New names star in the line-up for 2018 – most notably five fine jewellers, including Bond Street’s Moussaieff, which has exchanged its Paris couture showing for Masterpiece. Its exquisite creations (prices on request) include long platinum earrings interspersed with 33.04ct of diamonds and unusual white and grey pearls, plus a striking diamond necklace enlivened with 77.06ct of cushion- and oval-shaped Burmese rubies.
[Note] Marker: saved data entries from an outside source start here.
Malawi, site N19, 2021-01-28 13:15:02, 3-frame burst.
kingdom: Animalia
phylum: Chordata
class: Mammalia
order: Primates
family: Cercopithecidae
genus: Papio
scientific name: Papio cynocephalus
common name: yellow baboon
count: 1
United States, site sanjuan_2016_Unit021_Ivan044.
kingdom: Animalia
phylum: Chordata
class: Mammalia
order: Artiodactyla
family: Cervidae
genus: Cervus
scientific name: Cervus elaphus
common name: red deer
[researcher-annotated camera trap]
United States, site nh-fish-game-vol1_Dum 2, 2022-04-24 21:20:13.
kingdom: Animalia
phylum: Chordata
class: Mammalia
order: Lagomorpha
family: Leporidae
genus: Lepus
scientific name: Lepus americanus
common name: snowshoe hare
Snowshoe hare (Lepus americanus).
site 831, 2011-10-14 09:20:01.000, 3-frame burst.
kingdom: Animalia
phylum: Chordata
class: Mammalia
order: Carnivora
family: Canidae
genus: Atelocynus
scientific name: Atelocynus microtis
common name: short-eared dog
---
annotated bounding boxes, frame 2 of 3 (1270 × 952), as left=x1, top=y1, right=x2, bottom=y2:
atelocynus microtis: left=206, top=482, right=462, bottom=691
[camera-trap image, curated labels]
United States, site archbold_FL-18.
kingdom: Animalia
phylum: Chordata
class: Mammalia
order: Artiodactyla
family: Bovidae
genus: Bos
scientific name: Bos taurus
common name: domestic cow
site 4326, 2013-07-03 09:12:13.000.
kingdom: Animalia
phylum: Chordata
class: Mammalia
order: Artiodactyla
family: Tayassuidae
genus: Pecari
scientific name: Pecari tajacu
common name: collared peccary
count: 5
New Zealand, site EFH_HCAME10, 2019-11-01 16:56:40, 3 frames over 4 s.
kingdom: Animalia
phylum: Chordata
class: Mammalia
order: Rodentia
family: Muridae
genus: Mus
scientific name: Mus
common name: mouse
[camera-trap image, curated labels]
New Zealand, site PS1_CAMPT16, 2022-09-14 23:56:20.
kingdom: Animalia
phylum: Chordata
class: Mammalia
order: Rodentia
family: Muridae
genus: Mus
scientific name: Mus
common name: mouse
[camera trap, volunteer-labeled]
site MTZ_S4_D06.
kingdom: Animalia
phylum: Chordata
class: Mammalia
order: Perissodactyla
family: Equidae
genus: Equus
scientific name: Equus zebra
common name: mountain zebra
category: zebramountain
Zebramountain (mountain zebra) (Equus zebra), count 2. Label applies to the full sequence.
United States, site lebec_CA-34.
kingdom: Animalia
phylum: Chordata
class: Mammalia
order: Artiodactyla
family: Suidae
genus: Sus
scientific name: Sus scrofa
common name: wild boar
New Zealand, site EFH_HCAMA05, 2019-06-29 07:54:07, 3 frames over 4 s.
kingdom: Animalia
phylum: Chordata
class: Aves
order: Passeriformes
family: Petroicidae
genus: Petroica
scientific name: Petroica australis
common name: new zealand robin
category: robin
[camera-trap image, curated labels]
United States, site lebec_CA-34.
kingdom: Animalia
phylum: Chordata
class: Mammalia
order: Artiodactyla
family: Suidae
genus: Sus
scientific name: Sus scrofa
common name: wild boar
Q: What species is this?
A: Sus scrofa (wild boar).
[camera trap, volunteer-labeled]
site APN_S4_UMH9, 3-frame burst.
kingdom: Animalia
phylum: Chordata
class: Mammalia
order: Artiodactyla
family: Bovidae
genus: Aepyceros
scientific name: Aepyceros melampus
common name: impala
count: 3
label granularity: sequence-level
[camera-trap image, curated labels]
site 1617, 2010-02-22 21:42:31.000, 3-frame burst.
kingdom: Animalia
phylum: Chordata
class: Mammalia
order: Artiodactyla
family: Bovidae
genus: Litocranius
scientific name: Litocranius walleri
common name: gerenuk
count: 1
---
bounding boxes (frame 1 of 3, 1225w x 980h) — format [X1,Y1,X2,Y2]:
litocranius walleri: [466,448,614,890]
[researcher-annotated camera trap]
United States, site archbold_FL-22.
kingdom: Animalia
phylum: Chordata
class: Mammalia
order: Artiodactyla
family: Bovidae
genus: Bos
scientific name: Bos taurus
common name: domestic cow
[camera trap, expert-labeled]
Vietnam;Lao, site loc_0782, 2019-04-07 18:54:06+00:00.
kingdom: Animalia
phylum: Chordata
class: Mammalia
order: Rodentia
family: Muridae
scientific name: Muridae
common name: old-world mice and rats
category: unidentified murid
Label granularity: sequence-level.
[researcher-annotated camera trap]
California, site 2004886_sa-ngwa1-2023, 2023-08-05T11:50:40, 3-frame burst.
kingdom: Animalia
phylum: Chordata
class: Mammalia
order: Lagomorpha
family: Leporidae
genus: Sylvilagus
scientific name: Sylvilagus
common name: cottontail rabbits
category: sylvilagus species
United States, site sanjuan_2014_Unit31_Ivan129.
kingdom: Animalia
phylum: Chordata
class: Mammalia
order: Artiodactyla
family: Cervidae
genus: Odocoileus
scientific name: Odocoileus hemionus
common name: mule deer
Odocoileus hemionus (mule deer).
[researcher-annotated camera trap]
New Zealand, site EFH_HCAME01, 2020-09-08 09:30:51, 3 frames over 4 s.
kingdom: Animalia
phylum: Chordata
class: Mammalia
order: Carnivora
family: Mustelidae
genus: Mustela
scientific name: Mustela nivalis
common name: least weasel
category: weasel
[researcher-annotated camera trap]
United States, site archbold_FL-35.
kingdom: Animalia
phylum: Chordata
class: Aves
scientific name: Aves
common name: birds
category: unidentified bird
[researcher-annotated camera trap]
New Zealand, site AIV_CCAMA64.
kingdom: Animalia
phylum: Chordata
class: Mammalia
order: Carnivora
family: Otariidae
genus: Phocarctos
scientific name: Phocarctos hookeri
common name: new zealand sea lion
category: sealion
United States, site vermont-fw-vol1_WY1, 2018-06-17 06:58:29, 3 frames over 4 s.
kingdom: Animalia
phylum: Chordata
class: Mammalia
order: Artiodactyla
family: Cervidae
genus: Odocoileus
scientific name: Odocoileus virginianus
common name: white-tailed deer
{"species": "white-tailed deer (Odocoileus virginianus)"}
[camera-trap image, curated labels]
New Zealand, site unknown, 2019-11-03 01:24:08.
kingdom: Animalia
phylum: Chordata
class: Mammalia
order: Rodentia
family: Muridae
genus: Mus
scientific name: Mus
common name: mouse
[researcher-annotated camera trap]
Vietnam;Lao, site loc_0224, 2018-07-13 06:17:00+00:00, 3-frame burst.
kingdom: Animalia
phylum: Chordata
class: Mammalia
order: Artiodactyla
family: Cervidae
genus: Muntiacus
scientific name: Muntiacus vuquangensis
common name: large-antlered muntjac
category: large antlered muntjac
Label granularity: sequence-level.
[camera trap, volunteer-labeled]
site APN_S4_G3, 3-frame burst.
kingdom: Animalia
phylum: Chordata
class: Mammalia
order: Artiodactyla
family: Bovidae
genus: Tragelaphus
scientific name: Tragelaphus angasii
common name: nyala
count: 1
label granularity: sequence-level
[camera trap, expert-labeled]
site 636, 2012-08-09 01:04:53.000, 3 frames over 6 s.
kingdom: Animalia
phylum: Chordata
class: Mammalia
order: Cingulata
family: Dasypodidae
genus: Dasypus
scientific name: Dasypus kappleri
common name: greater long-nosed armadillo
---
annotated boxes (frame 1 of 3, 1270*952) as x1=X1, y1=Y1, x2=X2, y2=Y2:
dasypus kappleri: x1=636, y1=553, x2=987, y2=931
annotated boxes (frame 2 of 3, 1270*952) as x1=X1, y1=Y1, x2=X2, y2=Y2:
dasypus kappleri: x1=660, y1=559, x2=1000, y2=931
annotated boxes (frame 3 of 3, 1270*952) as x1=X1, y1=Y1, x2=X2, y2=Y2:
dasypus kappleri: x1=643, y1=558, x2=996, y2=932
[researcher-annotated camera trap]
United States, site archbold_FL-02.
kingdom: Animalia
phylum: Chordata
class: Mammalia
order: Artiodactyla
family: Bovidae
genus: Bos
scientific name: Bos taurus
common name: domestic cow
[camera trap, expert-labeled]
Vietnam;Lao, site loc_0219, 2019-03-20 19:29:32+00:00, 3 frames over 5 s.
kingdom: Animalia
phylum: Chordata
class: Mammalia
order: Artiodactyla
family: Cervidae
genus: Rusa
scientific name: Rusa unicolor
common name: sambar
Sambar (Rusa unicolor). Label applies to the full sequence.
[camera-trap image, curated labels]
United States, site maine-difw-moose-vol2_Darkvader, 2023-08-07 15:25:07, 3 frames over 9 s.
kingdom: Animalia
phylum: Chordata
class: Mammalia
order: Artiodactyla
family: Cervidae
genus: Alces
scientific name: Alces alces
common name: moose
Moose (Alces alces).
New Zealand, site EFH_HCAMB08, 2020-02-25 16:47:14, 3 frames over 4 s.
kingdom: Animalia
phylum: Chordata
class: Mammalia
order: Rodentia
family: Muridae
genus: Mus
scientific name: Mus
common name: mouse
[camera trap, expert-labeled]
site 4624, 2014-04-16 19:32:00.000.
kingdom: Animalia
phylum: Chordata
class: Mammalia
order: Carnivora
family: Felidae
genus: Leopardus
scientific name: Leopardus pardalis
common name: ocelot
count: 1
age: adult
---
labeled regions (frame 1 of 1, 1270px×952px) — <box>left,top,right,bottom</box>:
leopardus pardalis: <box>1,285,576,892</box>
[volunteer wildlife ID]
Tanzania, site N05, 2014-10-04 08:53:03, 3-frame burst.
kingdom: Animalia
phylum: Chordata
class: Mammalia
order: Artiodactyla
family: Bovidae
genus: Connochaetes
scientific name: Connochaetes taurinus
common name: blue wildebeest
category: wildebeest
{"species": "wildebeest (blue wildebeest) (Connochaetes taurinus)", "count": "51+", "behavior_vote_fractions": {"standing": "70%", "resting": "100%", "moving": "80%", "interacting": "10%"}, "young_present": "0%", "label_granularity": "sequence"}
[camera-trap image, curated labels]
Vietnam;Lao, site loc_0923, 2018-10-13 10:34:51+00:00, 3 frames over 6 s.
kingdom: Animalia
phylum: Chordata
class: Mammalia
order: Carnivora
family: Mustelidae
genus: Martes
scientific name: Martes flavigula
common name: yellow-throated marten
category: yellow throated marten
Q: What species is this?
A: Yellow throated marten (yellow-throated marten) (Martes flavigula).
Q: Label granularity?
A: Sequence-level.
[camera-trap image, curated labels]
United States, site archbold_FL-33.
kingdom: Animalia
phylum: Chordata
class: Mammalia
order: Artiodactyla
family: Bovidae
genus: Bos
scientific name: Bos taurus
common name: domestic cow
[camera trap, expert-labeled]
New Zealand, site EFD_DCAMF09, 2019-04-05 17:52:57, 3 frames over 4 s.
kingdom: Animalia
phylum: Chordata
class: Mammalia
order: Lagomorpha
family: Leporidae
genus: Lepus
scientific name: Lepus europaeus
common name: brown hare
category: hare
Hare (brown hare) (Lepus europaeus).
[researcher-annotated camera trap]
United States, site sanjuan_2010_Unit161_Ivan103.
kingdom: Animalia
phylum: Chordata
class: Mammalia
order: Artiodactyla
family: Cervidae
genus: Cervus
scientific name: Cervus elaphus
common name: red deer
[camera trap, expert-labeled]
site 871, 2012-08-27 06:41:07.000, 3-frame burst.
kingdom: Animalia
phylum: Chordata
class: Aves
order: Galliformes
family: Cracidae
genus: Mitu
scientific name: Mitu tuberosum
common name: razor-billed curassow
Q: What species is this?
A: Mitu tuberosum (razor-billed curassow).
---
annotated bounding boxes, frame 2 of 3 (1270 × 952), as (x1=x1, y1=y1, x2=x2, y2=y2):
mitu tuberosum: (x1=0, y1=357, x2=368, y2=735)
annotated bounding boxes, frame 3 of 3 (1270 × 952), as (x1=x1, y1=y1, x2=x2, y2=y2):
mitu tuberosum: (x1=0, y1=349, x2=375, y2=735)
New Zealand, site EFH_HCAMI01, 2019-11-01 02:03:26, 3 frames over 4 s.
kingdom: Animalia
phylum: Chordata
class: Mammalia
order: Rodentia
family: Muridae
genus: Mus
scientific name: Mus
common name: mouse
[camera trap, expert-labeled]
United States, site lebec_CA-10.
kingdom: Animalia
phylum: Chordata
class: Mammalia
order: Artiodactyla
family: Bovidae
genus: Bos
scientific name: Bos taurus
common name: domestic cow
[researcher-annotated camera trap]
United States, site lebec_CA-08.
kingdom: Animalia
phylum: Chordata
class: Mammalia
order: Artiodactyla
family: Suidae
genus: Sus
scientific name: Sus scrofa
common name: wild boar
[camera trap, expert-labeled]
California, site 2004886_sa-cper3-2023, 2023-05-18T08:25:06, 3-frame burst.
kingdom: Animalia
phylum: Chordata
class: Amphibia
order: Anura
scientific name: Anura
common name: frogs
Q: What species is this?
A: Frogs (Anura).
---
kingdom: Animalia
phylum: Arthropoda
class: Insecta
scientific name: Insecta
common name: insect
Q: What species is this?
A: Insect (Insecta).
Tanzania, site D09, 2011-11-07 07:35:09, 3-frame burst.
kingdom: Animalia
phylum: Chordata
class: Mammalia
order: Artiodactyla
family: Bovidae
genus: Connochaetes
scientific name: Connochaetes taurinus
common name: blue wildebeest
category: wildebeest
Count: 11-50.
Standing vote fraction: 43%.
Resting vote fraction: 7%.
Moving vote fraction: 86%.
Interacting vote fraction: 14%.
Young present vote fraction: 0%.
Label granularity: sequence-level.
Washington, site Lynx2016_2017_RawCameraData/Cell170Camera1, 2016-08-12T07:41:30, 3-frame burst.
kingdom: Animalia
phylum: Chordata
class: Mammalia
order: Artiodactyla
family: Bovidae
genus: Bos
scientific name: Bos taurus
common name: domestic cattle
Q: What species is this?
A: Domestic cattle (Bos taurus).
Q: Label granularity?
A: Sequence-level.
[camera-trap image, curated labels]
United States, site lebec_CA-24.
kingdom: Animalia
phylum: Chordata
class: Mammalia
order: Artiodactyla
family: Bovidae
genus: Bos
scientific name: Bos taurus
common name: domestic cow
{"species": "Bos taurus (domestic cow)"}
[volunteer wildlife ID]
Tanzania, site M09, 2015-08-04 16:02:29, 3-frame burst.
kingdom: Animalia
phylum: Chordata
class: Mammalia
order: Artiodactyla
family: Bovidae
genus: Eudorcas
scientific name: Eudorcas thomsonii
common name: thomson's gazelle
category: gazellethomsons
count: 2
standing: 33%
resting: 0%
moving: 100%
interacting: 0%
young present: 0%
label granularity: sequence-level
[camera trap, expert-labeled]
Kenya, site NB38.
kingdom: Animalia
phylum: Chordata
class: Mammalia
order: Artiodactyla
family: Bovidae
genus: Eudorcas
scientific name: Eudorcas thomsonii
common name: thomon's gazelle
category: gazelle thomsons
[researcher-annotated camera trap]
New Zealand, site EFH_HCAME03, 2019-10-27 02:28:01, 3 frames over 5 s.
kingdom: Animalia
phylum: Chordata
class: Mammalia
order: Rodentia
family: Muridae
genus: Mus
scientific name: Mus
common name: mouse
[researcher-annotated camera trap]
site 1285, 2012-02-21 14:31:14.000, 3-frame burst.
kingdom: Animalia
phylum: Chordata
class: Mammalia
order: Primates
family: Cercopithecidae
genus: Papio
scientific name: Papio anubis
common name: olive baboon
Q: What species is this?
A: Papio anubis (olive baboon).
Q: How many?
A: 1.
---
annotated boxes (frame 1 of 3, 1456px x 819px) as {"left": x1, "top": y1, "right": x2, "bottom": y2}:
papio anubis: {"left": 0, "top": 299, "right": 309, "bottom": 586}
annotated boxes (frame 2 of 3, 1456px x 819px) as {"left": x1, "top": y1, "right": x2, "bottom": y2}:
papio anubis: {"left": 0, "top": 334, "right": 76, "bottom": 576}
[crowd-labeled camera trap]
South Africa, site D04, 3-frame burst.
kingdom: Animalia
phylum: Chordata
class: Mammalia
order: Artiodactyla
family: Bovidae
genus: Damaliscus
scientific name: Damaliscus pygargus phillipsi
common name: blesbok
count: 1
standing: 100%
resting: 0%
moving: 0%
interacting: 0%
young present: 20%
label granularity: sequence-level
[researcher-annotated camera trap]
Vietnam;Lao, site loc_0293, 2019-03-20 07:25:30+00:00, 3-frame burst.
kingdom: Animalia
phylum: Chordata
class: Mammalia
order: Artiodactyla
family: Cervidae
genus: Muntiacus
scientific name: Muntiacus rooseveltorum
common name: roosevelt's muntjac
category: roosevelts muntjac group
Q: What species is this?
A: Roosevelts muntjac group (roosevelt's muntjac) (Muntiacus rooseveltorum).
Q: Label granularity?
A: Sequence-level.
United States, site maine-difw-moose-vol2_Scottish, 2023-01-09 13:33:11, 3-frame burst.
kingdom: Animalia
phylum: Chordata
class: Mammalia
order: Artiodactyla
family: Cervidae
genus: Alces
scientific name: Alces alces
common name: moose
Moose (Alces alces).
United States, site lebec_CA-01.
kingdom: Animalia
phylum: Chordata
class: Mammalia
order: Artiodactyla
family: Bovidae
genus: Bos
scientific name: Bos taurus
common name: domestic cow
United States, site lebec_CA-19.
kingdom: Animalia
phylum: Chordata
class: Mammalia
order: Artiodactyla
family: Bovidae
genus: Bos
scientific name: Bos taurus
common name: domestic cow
But it’s in exceptionally set, rare-coloured diamonds that Moussaieff shines, as exemplified by its flower rings in 5.7ct pink or 1.17ct green diamonds.
Fabio Salini, an Italian designer who cut his teeth at Bulgari and Cartier before going solo, also makes his debut at the show (prices for his collection here range from $15,000 to $500,000). Salini is a fan of unexpected materials, from shagreen – which forms the backdrop of a super-cool cuff set featuring diamonds and sapphires in a star motif – to carbon fibre, which makes its way into a pair of funky gold, diamond, sapphire and titanium earrings. A rock-crystal bracelet punctuated with pearls, diamonds and cabochon sapphires, meanwhile, makes for a strikingly modern design.
Taiwanese jeweller Cindy Chao, whose first-ever public exhibition in 2016 made quite the splash in Paris at the Biennale des Antiquaires, is another name of note. As for many jewellers, nature is a strong theme in her work, and Chao textures her flora and fauna with an abundant smattering of stones, permeated by an Asian sensibility. For Masterpiece, Chao is showing a titanium peony brooch, set with rubies and enamel, while a pair of Winter Leaves brooches evokes a frozen wonderland courtesy of diamonds of different sizes, set in titanium.
Not all the newcomers are presenting work by contemporary names. Antique jewellery dealer Simon Teakle will present around 150 17th- to 21st-century pieces from his Greenwich boutique in Connecticut. Top collectable names are his forte and include Cartier (an art deco diamond bracelet priced at £196,000, for example) and JAR, whose magnificent fibula brooch (£280,000) is crafted from five articulated crosses suspended from a bejewelled pin. The fabulous array of tourmalines, garnets, emeralds and diamonds reflects the trend for coloured stones, says Teakle, who will also showcase a pair of vibrant c1880 Renaissance-revival paste and diamond earrings.
Art nouveau and art deco jewels are having something of a moment, and representing this corner at Masterpiece is Epoque Fine Jewels (prices on request). The Belgium-based dealer and art fair veteran (TEFAF and Paris’ Biennale among them) has two classic art nouveau beauties to reveal – Philippe Wolfers’ surreal 1902 Nike pendant, a kaleidoscopic explosion of gold, enamel, rubies and sapphires, and a heavenly Lalique enamel, diamond and glass necklace topped with a fabulous citrine. There are also two pieces by Cartier – a Garland-style diamond collier de chien (c1906) and splendid sapphire, emerald and diamond bird brooch.
Maison Chopard, meanwhile, is sponsoring the fair’s Talks & Educational Programme. The Geneva jeweller is a longstanding partner of the Cannes Film Festival – it crafts the Palme d’Or trophy in fair-mined gold – and there will be a chance to peruse its latest Red Carpet collection (although the pieces will not be for sale at the event). Its tanzanite-bead necklace set with a fabulous floral web of pear-shaped chrysoberyls, multicolour sapphires and diamonds – a motif that continues in matching earrings – is a head-turner.